## Exercise details
In the records below, find the line that contains "stored in cache" and the line that contains "Position vs. Time for Accelerated Motion", then retype exactly those two lines and every line between them.

Source records

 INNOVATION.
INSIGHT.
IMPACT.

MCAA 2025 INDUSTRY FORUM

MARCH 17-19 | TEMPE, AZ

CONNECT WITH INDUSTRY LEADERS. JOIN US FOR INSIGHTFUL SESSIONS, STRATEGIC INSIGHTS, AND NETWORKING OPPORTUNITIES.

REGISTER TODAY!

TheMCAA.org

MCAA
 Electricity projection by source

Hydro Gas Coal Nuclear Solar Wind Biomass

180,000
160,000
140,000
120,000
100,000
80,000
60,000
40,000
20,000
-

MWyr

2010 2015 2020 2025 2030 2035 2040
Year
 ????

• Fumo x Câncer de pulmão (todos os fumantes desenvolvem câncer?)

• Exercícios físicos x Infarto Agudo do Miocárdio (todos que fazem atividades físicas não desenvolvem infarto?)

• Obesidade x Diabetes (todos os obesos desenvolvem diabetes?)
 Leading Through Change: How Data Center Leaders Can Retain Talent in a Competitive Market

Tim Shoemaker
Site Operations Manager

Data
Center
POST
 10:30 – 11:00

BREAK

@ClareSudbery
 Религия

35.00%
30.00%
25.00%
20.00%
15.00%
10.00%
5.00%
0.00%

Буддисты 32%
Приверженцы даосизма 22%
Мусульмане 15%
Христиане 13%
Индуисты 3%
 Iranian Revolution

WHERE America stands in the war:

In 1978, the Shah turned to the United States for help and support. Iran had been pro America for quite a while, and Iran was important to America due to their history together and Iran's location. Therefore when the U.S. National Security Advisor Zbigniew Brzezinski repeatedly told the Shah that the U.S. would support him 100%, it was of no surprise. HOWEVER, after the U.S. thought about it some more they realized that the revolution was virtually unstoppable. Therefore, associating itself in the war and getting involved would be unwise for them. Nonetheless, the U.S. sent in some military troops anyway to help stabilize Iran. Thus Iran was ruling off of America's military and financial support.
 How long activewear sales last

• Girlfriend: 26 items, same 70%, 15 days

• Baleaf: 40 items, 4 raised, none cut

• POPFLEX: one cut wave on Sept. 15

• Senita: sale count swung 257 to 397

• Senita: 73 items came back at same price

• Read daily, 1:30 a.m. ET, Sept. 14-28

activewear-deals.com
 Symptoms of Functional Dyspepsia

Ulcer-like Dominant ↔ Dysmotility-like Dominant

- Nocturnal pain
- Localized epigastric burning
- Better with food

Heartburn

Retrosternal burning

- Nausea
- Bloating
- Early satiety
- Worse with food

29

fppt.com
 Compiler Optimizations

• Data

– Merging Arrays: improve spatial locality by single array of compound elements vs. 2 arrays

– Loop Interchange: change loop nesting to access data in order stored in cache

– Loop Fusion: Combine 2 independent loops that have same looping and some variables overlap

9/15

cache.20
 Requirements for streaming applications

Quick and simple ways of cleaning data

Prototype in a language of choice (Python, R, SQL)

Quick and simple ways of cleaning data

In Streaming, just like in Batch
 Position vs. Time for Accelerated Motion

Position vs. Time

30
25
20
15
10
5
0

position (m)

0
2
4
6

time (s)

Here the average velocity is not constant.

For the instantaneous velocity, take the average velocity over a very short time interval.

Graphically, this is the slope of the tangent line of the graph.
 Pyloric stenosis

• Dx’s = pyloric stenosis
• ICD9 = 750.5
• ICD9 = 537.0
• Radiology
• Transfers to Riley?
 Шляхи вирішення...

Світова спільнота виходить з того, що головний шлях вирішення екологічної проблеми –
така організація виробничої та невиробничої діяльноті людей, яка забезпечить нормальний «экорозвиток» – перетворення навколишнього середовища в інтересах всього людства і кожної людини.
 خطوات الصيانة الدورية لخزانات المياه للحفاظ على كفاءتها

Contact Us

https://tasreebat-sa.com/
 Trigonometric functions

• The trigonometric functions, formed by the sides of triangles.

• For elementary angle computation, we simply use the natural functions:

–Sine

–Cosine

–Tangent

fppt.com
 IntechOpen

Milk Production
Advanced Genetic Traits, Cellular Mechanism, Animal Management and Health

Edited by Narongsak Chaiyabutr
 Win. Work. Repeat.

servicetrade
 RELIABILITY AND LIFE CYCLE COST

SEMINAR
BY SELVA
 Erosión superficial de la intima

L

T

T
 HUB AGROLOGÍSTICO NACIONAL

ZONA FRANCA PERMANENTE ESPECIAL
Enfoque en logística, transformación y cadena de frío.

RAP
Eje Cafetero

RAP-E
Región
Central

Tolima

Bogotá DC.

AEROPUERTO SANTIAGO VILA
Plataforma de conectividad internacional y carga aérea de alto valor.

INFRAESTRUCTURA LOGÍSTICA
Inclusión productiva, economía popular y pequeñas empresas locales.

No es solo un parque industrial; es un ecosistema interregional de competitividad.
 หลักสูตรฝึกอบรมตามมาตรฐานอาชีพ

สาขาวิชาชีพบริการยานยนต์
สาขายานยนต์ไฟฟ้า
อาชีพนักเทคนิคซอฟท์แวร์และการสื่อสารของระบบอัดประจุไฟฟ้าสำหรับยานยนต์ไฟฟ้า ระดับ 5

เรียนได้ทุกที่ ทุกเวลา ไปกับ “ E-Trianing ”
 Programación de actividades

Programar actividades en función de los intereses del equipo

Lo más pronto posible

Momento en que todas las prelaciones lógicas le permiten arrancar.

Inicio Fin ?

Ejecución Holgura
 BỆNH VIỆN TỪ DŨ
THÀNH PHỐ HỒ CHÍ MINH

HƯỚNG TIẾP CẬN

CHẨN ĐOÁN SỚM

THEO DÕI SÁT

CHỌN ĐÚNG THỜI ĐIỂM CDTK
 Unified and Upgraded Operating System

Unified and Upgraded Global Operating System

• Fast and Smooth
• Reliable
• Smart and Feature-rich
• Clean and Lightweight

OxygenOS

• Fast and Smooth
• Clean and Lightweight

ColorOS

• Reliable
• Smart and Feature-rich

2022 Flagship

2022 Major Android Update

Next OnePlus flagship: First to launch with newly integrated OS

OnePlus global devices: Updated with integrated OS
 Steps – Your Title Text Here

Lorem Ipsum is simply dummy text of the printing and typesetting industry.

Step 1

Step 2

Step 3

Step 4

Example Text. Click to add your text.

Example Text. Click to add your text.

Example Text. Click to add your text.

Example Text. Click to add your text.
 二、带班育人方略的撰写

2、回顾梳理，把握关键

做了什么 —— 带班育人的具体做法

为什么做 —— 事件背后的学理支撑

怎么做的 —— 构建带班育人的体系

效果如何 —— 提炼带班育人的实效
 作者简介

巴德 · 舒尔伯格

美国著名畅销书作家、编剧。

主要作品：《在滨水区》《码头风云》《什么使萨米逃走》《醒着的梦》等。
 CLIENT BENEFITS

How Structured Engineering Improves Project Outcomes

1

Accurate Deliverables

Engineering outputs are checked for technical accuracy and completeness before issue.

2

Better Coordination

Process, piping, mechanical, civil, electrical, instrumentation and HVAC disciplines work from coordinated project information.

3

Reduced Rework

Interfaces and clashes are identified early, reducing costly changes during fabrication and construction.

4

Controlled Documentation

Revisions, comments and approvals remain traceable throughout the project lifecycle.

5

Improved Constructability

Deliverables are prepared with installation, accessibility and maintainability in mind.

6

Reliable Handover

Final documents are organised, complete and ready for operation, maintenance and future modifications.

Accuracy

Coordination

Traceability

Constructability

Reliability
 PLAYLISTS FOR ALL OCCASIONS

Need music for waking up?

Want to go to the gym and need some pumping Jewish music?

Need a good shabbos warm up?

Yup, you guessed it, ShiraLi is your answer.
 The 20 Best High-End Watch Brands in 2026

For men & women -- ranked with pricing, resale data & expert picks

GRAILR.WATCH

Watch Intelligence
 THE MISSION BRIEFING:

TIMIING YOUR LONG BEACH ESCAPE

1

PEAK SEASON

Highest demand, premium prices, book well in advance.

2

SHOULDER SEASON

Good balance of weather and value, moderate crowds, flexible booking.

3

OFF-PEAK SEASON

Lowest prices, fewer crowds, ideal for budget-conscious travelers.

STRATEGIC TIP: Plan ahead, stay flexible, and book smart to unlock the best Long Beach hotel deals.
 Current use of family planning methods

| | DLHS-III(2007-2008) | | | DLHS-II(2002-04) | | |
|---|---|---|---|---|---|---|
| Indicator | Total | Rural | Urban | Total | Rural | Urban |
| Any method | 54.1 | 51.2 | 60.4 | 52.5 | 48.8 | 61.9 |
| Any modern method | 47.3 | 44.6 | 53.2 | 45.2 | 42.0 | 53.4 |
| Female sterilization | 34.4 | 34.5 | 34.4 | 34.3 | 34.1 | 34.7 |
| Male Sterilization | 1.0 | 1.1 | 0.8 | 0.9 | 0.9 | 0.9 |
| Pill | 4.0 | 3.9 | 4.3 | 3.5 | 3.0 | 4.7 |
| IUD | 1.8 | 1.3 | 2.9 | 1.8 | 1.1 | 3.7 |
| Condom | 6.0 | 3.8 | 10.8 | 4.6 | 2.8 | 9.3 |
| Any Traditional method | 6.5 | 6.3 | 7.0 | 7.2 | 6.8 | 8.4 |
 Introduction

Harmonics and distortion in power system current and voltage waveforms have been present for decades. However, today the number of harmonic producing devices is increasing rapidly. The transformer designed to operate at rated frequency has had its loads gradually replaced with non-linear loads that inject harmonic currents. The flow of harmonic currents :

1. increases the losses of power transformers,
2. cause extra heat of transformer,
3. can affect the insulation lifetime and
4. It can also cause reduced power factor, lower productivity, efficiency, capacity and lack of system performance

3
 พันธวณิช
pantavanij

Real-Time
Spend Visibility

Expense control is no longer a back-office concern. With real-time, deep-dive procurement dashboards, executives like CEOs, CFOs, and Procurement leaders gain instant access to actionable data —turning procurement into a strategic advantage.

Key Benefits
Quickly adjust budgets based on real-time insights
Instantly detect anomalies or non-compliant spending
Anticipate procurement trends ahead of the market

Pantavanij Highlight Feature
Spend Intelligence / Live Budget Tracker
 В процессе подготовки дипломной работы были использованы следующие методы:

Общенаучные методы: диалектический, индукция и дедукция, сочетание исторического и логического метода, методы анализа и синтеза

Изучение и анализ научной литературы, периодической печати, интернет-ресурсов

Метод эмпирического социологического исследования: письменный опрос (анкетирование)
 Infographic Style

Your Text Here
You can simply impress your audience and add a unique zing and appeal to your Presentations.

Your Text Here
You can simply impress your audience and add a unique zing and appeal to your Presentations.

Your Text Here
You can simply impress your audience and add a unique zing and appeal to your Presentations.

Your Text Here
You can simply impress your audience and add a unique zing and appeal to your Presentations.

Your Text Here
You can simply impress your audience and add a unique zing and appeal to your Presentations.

## Solution to this problem
– Loop Interchange: change loop nesting to access data in order stored in cache

– Loop Fusion: Combine 2 independent loops that have same looping and some variables overlap

9/15

cache.20
 Requirements for streaming applications

Quick and simple ways of cleaning data

Prototype in a language of choice (Python, R, SQL)

Quick and simple ways of cleaning data

In Streaming, just like in Batch
 Position vs. Time for Accelerated Motion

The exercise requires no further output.